** start of Page excerpt **

Step 3: Candidate Prioritization

After these types of evaluations have been completed, Recruiters and HR practitioners move to shorten the list of viable applicants. When using the competency-based approach, they work with managers to compare evidence of competencies with competency-based selection criteria. Recruiters and HR practitioners should focus their attention on the applicants’ competencies as discovered and documented to the minimally acceptable, fully successful, or exemplary competency requirements for the department, occupation, work role, or job category. Individual competencies are therefore the primary criteria for narrowing the field of applicants.

 

Step 4: Final Candidate Selection

Finalists are chosen in the next step. What is the difference between a traditional approach and a competency-based approach at this stage of the selection process? The traditional approach relies on a considerable number of assumptions about a candidate’s qualifications, based on superficial evidence of ability, such as academic degrees or work and salary history. In a competency-based approach, the guesswork is largely eliminated. The goal of competency-based selection is to go beyond the superficial to discover real evidence of ability to perform, based on interview questions that explore actual experience or work samples that verify an applicant’s ability to create outputs much like those required for the position. Persons with little experience may be tested for the ability to create the work products necessary for job success.

 

Step 5: Interviewing

The next and final phase of the traditional selection process centers on formal interviews and final selection. Competency-based selection relies on carefully planned behavioral interviews. Much attention is focused on the interview questions, how they are asked, the setting, and the approach used to assess results.

** end of Page excerpt **
** start of Rows **

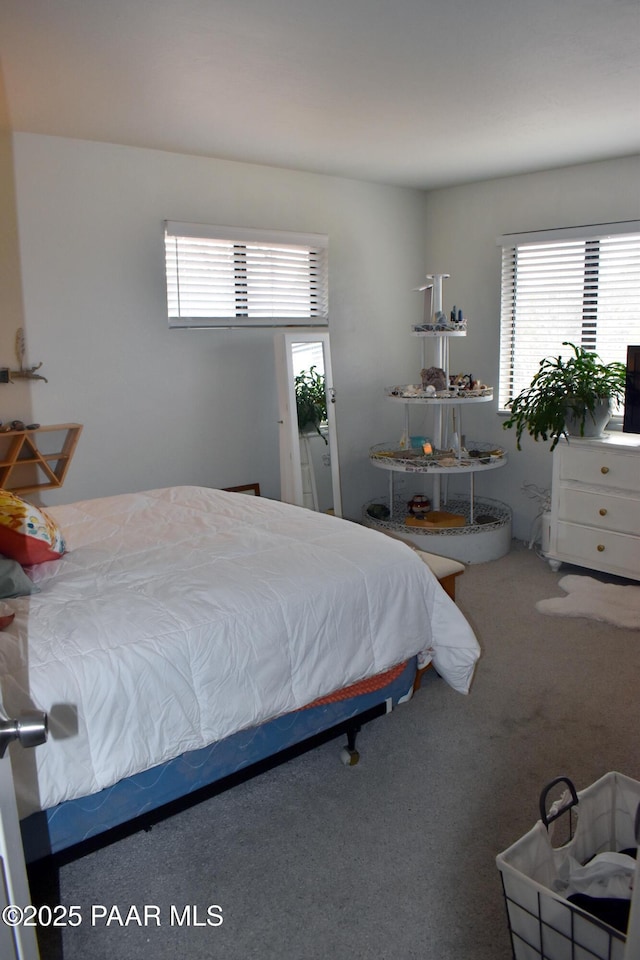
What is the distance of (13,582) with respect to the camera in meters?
2.07

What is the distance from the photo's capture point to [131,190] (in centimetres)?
384

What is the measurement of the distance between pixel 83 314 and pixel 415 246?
8.67ft

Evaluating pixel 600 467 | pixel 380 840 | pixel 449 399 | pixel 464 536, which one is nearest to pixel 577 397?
pixel 600 467

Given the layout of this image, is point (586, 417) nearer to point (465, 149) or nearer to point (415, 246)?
point (465, 149)

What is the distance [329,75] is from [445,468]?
7.60 feet

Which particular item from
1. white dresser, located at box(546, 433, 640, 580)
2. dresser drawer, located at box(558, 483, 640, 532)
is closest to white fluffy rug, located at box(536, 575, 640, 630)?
white dresser, located at box(546, 433, 640, 580)

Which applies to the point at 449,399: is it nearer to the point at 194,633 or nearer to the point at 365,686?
the point at 365,686

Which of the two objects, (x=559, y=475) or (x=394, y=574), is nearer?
(x=394, y=574)

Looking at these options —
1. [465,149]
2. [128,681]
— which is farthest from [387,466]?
[128,681]

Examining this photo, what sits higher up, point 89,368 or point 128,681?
point 89,368

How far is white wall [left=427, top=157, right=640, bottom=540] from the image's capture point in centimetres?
441

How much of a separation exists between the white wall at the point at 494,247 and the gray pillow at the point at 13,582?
3.58m

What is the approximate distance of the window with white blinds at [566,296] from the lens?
4.30 meters

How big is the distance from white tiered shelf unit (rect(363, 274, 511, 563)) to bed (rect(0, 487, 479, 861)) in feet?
5.72
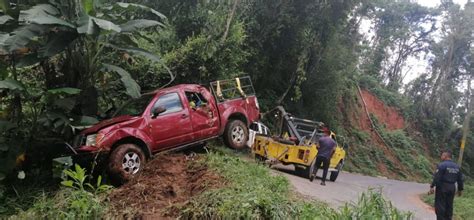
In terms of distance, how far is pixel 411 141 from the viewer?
3700cm

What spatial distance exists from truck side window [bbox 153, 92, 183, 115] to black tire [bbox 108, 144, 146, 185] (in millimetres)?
1180

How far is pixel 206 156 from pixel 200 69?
4478mm

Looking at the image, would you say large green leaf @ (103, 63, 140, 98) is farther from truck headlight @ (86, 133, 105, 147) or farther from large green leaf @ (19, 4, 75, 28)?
large green leaf @ (19, 4, 75, 28)

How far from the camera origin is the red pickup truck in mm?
8188

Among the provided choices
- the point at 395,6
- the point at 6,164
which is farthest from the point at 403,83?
the point at 6,164

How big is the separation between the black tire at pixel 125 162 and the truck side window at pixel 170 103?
3.87 ft

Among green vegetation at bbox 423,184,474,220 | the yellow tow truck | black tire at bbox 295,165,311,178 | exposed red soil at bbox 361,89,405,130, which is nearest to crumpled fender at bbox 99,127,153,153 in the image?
the yellow tow truck

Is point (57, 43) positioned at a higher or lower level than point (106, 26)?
lower

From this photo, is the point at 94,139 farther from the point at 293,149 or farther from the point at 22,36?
the point at 293,149

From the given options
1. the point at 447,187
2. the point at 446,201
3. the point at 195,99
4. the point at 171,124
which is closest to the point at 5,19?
the point at 171,124

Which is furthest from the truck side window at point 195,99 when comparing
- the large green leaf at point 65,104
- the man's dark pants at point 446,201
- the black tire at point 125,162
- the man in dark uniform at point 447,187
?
the man's dark pants at point 446,201

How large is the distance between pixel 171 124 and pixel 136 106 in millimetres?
916

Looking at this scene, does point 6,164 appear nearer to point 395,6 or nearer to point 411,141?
point 411,141

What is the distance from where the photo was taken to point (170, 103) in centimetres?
958
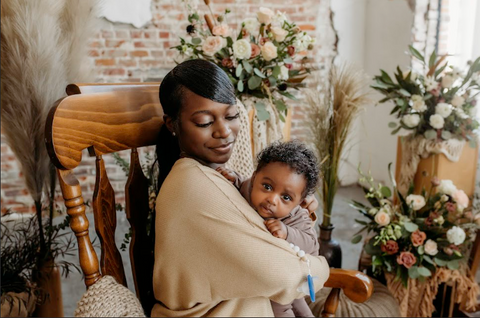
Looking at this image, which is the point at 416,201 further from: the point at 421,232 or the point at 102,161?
the point at 102,161

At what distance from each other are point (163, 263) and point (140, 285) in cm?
27

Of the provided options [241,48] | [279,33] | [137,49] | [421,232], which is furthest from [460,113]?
[137,49]

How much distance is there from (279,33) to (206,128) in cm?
79

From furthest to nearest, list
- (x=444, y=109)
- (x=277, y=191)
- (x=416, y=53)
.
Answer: (x=416, y=53) < (x=444, y=109) < (x=277, y=191)

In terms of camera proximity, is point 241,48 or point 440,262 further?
point 440,262

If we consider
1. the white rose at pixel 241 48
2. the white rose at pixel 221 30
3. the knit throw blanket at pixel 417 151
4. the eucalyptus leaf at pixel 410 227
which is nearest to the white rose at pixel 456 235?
the eucalyptus leaf at pixel 410 227

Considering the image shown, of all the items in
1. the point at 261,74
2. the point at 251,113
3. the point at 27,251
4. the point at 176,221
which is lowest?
the point at 27,251

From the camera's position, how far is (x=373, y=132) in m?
2.73

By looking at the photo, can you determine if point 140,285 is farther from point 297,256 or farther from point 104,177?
point 297,256

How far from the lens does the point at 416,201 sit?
5.66 ft

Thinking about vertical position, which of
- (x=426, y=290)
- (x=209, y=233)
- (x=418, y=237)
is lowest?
(x=426, y=290)

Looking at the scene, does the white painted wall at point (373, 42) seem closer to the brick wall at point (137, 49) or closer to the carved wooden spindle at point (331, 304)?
the brick wall at point (137, 49)

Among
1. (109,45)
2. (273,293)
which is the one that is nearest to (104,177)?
(273,293)

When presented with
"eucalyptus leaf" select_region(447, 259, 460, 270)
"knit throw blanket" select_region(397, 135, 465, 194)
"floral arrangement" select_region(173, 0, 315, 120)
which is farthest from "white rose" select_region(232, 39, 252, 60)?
"eucalyptus leaf" select_region(447, 259, 460, 270)
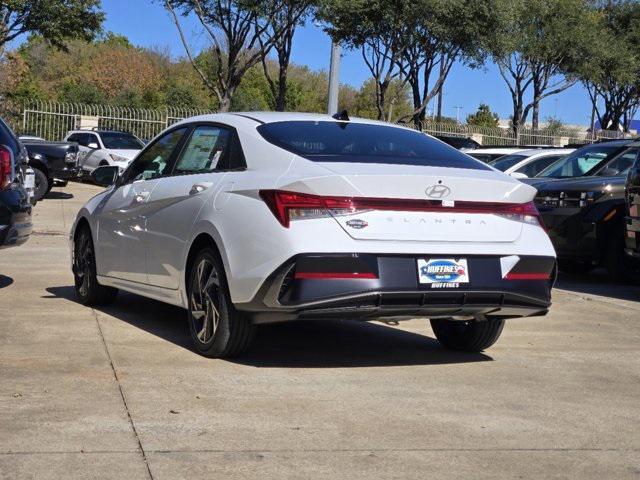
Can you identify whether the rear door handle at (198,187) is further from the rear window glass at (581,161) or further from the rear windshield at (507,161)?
the rear windshield at (507,161)

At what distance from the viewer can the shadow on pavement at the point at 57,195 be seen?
23.5 metres

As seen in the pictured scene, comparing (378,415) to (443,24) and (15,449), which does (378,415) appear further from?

** end of Rows **

To do
Repeat the candidate selection excerpt word for word, from "Finalists are chosen" up to and including "for job success.". This data has no connection to the page excerpt about candidate selection.

Exercise solution
Finalists are chosen in the next step. What is the difference between a traditional approach and a competency-based approach at this stage of the selection process? The traditional approach relies on a considerable number of assumptions about a candidate’s qualifications, based on superficial evidence of ability, such as academic degrees or work and salary history. In a competency-based approach, the guesswork is largely eliminated. The goal of competency-based selection is to go beyond the superficial to discover real evidence of ability to perform, based on interview questions that explore actual experience or work samples that verify an applicant’s ability to create outputs much like those required for the position. Persons with little experience may be tested for the ability to create the work products necessary for job success.